### Exercise requirements
**1.** Copy from the article on Alzheimer's disease and the blood-brain barrier the part that begins at the words "What is white" and stops after "and impaired cognition.".
**2.** The article on Alzheimer's disease and the blood-brain barrier says that blood-brain barrier dysfunction may occur before certain other changes. List those changes.
**3.** Answer these questions using the article on Alzheimer's disease and the blood-brain barrier.
(a) What does white matter refer to?
(b) Which medical college did the research team come from?
(c) What kind of imaging indicated that inflammation may contribute to changes in white matter?

### Study text
Alzheimer’s and heart disease are two of the leading causes of death, both affecting millions of people around the world. Now, increasing studies have found that brain and heart health may be more connected than initially thought. At the interface between brain cells and blood vessels, the blood-brain barrier endures damage with age that seems to contribute to worsening cognitive function. In the most recent installment of this series on Alzheimer’s disease, we discussed the role that insulin receptors located in the blood-brain barrier may play in the development of Alzheimer’s. Here, we will delve deeper into the functions of the blood-brain barrier and how we may be able to prolong normal cognitive function in those with Alzheimer’s disease.
As we age, the blood-brain barrier develops tiny lesions that increase its permeability and impair function. Emerging studies have found that heightened dysfunction of the blood-brain barrier seems to occur early in the disease course, possibly before neurodegeneration, brain atrophy, and even cognitive symptoms. How this dysfunction contributes to Alzheimer’s disease has not been well understood, until now. A team from the Medical College of Georgia and collaborating institutions found that tiny lesions in the brain’s hair-thin microvascular vessels correspond with changes in white matter that ultimately contribute to worsening cognitive function and memory deficits.
What is white matter? Unlike gray matter which is comprised of neural cell bodies, white matter refers to the myelinated, or enclosed, axon fibers that facilitate the fast transmission of nerve impulses. White matter is essential for brain health and executing daily functions, including memory, problem-solving, and coordination. Not surprisingly, clinical observations have shown that changes in the brain’s white matter during Alzheimer’s disease correlate with memory deficits and impaired cognition.
In a previous report, the team identified a correlation between white matter deficits and blood-brain barrier dysfunction. It seems that the presence of tiny lesions within the microvessels of the blood-brain barrier generates oxidative stress and inflammation. Subsequent MRI imaging indicated that the increased inflammation may contribute to changes in the brain’s white matter.

### Data extract
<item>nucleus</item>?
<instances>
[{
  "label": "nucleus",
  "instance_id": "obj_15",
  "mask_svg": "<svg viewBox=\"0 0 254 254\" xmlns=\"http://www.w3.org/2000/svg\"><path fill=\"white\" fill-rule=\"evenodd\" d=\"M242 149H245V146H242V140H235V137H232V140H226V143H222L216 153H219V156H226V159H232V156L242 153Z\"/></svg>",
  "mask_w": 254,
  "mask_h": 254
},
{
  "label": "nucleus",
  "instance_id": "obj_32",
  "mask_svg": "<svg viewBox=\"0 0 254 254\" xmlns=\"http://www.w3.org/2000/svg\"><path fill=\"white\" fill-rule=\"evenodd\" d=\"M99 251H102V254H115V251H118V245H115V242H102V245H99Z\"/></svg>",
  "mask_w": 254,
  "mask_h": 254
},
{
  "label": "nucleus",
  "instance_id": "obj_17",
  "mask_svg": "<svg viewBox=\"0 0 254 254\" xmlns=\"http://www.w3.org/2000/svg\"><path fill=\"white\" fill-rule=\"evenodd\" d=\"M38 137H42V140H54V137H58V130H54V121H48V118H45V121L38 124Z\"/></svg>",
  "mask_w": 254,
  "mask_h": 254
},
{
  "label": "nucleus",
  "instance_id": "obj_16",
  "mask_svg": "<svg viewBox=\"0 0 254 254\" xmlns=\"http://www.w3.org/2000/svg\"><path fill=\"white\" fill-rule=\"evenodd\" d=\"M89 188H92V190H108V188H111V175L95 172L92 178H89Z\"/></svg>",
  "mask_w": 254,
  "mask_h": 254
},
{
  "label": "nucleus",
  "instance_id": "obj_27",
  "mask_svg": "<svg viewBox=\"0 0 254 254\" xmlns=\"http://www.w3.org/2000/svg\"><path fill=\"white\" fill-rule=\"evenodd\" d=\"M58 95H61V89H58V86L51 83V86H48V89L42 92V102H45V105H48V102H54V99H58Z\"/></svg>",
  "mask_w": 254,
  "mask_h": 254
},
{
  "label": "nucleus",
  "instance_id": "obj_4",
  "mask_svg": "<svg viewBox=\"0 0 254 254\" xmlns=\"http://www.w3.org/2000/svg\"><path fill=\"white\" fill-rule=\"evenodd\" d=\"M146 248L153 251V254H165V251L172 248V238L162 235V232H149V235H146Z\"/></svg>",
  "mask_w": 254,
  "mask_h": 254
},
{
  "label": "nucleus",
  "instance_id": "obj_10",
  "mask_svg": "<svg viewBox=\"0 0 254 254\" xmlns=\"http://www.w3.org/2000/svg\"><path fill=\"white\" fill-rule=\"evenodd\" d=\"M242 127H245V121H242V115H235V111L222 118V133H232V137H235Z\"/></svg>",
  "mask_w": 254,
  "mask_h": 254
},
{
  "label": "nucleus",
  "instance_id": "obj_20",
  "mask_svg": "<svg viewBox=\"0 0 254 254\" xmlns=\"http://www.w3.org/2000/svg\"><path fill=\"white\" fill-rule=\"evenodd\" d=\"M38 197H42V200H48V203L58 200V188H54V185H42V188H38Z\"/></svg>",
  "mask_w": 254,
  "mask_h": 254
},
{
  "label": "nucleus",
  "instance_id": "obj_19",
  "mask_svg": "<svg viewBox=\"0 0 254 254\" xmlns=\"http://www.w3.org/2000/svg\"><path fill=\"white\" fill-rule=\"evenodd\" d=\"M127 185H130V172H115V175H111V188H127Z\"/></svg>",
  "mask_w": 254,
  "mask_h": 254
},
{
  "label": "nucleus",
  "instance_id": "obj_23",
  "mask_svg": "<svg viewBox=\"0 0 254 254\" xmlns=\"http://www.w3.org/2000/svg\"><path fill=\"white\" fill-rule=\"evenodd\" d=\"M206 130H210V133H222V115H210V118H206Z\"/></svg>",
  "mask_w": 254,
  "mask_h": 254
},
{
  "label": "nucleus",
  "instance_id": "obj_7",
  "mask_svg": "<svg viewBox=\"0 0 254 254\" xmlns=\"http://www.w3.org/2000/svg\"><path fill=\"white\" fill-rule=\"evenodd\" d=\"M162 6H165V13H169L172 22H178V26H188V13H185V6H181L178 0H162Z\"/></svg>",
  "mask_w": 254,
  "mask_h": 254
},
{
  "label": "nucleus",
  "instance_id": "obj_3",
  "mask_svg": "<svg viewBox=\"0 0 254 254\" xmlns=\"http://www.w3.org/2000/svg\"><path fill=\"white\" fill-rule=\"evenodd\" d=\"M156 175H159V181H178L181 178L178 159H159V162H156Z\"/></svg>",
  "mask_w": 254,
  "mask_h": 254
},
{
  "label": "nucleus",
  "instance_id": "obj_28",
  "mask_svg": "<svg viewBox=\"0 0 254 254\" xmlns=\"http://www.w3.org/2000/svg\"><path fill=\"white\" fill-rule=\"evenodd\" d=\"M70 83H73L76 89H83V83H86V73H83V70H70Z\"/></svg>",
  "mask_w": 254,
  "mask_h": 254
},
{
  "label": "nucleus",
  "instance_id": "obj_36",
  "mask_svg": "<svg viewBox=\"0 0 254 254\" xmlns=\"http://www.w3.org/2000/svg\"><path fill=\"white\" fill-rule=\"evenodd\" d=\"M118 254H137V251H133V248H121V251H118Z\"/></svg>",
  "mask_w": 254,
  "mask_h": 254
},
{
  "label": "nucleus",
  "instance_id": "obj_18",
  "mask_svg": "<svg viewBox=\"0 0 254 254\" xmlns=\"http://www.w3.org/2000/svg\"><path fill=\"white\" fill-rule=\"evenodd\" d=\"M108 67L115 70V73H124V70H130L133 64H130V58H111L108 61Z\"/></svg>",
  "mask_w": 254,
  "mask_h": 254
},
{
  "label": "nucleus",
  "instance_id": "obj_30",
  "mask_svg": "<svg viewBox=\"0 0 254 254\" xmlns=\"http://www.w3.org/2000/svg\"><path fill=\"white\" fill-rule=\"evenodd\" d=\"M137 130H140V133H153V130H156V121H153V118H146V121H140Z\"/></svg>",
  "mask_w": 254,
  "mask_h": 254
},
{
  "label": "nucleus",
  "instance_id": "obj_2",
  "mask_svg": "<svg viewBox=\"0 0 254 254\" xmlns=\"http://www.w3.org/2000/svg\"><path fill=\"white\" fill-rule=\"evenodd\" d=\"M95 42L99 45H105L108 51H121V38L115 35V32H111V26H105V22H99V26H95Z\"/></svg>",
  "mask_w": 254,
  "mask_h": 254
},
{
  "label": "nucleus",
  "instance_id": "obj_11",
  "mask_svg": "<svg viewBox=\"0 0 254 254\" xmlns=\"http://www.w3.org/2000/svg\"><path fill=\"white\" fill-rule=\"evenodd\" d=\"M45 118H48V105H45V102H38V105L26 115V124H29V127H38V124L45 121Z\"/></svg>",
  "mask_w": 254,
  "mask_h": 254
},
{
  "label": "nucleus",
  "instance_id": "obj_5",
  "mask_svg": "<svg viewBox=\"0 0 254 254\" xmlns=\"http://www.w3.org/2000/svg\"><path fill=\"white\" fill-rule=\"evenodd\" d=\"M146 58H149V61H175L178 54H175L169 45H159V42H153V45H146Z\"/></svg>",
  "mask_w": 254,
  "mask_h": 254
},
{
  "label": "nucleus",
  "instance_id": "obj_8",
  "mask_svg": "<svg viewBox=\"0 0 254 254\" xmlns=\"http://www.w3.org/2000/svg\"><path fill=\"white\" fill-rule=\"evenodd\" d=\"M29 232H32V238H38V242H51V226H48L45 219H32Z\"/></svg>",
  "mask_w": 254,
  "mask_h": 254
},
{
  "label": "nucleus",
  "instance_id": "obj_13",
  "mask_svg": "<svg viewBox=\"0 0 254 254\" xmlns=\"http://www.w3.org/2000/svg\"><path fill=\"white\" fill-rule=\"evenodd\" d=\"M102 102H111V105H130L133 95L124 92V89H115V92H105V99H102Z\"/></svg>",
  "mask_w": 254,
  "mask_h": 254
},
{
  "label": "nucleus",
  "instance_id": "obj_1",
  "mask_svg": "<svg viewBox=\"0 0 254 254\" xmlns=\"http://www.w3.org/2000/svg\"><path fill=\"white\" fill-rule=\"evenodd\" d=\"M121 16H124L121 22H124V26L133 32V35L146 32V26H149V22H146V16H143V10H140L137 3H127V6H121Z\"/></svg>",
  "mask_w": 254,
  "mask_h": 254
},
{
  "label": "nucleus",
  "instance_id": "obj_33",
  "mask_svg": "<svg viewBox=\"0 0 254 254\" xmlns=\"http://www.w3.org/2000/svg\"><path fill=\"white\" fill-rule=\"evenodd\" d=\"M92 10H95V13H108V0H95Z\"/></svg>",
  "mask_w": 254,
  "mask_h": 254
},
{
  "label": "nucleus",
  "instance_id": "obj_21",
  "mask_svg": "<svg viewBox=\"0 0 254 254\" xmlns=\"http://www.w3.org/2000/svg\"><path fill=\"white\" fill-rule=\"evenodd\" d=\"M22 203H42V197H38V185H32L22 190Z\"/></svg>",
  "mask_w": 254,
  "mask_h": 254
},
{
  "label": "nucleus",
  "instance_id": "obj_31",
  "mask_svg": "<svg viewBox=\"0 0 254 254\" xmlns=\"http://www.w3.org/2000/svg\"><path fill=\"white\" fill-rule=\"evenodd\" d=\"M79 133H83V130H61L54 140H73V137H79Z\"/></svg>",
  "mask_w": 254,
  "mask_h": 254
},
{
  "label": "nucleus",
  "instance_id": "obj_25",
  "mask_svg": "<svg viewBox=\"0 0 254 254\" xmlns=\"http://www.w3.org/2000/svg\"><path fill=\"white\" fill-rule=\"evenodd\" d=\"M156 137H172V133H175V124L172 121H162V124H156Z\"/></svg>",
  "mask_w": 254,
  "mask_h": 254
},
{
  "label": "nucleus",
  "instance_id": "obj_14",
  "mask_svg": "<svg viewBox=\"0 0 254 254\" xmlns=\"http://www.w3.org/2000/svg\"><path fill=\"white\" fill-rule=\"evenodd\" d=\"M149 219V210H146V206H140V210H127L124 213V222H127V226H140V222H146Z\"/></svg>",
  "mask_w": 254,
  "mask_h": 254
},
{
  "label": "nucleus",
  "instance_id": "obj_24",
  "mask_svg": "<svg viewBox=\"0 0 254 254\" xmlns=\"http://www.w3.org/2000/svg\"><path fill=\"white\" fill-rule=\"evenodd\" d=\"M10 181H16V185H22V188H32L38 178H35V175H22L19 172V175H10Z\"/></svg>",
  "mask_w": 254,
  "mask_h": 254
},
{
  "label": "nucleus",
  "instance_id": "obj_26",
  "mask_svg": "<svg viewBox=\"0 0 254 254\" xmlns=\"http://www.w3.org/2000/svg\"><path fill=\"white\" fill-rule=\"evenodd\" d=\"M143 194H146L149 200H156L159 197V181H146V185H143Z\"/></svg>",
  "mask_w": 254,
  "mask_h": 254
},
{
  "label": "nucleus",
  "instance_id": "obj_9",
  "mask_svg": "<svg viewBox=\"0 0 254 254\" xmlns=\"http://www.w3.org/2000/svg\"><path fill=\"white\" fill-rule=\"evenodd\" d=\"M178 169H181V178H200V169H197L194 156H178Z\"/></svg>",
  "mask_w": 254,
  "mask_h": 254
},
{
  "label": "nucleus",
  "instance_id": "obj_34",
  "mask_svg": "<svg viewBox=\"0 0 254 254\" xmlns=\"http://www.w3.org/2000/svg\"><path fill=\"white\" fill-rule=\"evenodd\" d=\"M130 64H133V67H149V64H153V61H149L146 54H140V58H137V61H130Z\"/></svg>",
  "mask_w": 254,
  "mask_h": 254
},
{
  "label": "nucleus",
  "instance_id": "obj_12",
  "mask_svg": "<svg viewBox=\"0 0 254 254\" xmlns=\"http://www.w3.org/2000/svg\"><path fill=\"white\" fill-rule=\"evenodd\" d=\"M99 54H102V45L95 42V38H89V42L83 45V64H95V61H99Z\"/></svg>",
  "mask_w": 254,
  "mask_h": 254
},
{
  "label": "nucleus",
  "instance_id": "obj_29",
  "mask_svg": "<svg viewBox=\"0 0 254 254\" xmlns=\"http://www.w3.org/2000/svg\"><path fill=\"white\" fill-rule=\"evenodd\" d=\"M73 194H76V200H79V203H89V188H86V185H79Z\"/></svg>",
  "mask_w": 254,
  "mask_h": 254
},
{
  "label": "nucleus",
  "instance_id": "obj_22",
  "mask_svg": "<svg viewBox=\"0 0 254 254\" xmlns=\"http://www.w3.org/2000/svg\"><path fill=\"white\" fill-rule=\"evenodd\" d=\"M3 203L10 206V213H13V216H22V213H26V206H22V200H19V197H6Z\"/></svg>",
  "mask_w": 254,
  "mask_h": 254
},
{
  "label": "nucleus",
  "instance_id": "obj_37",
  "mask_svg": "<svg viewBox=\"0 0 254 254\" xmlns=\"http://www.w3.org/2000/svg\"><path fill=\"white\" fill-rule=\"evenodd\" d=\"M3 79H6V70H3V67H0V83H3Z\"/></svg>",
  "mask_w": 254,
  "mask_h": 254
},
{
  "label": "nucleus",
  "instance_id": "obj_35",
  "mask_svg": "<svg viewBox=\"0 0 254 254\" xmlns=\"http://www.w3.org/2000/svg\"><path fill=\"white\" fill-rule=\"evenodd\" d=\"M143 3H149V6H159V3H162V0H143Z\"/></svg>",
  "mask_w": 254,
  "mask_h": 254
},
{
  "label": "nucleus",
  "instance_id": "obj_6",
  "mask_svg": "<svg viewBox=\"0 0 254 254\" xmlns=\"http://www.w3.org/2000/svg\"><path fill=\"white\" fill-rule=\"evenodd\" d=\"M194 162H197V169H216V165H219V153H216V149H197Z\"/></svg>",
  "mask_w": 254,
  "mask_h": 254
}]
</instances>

### Per-task outputs
**1.**
What is white matter? Unlike gray matter which is comprised of neural cell bodies, white matter refers to the myelinated, or enclosed, axon fibers that facilitate the fast transmission of nerve impulses. White matter is essential for brain health and executing daily functions, including memory, problem-solving, and coordination. Not surprisingly, clinical observations have shown that changes in the brain’s white matter during Alzheimer’s disease correlate with memory deficits and impaired cognition.

**2.**
- neurodegeneration
- brain atrophy
- cognitive symptoms

**3.**
(a) The myelinated, or enclosed, axon fibers that facilitate the fast transmission of nerve impulses.
(b) The Medical College of Georgia.
(c) MRI imaging.